L'économie y était par nature saine, fondée sur la croissance par l'innovation et la high-tech, source d'exportations. Et cette Suède avait réduit à quelques centaines son nombre de fonctionnaires dans les ministères - les agents du public étant concentrés dans de très modernes agences. En 2008, la dernière fois que l'OCDE s'est penchée sur le cas suédois, c'était pour louer les excellents résultats obtenus grâce à de profondes réformes structurelles (concurrence accrue, baisse du chômage...).

Las ! Le tableau s'est, au fil des ans, bien terni. Subissant en 2009 une récession à la mesure de son ouverture aux vents de la mondialisation (- 5%), la Suède s'est redressée en 2010. Mais depuis, ses performances déçoivent. Tout comme celles de la Norvège ou du Danemark, dont la croissance en 2011 ne devrait pas dépasser le niveau français - un peu en dessous de 2%. Pas de quoi pavoiser.

Surtout, il apparaît que la vertu économique de nos amis nordiques ne correspond pas tout à fait à l'image que nous nous en faisons. Dans une étude récente, l'agence de notation Standard and Poor's souligne la montée inquiétante de l'endettement des ménages danois, finlandais, norvégiens et suédois. Elle a pour origine l'envolée des prix de l'immobilier. En Suède, ils ont été multipliés par 2,4 depuis 1995 ; dans les autres pays du Nord, la hausse a été à peine moindre, alors même qu'aucune tension n'aurait dû naître sur ces marchés, puisque le stock de logements a suivi peu ou prou l'évolution de la population.

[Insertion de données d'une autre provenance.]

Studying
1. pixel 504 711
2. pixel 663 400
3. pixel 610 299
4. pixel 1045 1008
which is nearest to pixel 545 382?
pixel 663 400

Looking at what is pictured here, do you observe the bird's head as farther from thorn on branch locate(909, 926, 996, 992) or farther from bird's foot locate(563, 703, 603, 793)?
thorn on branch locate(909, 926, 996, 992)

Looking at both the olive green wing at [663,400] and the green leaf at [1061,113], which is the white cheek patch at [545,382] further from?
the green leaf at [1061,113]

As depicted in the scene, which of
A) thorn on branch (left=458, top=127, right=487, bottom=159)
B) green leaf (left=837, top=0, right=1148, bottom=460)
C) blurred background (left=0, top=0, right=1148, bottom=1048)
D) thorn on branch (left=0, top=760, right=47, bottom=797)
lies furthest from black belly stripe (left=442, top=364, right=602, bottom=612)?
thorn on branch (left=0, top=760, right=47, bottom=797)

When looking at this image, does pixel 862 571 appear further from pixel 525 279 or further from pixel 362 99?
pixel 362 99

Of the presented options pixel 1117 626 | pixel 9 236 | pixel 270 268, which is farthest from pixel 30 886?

Ce sont les taux d'intérêt très bas qui ont poussé à la demande de logements, de la part de ménages qui n'auraient pas eu accès, auparavant, à la propriété. Résultat, l'endettement global des ménages a grimpé à 160% de leur revenu disponible en Suède, 190% en Norvège, et même 200% au Danemark. De quoi mettre en péril le secteur bancaire ? Il est aujourd'hui des plus solides, et ne risque rien si la croissance continue. Rien à voir avec l'Irlande. Mais, prévient Standard and Poor's, en cas de nouvelle récession, la situation pourrait se détériorer rapidement.

D'autant que, souligne l'agence, la proverbiale générosité du système social nordique tiendra bientôt du mythe : les mailles du filet de sécurité se sont largement distendues, les allocations chômage ont été revues à la baisse. Et la distribution des revenus n'est plus aussi égalitaire qu'au début des années 1990. En cas de forte hausse des taux d'intérêt, la situation pourrait ainsi se détériorer rapidement : la plupart du temps, les ménages sont endettés à taux variable. Ceux-ci seraient très vite étranglés par leurs échéances de crédits, auxquelles ils ne pourraient faire face.

Du coup, le système bancaire, confronté à des défauts de paiement, s'en trouverait rapidement fragilisé. Dans le bilan de banques telles que Nykredit-Realkredit (Danemark), OP Pohjola Group (Finlande) ou Swedbank AB (Suède), les crédits aux ménages représentent plus de 50% des prêts...

Confrontées à de telles difficultés, les banques couperaient le robinet du crédit. D'où un approfondissement de la récession et l'enclenchement d'un véritable cercle vicieux - chômage accru, donc défauts de paiement, d'où difficultés bancaires supplémentaires... Le pire n'est jamais sûr. Mais l'expérience nordique montre que, en économie, les miracles, les exemples inoxydables n'ont jamais cours que dans la tête de certains parlementaires.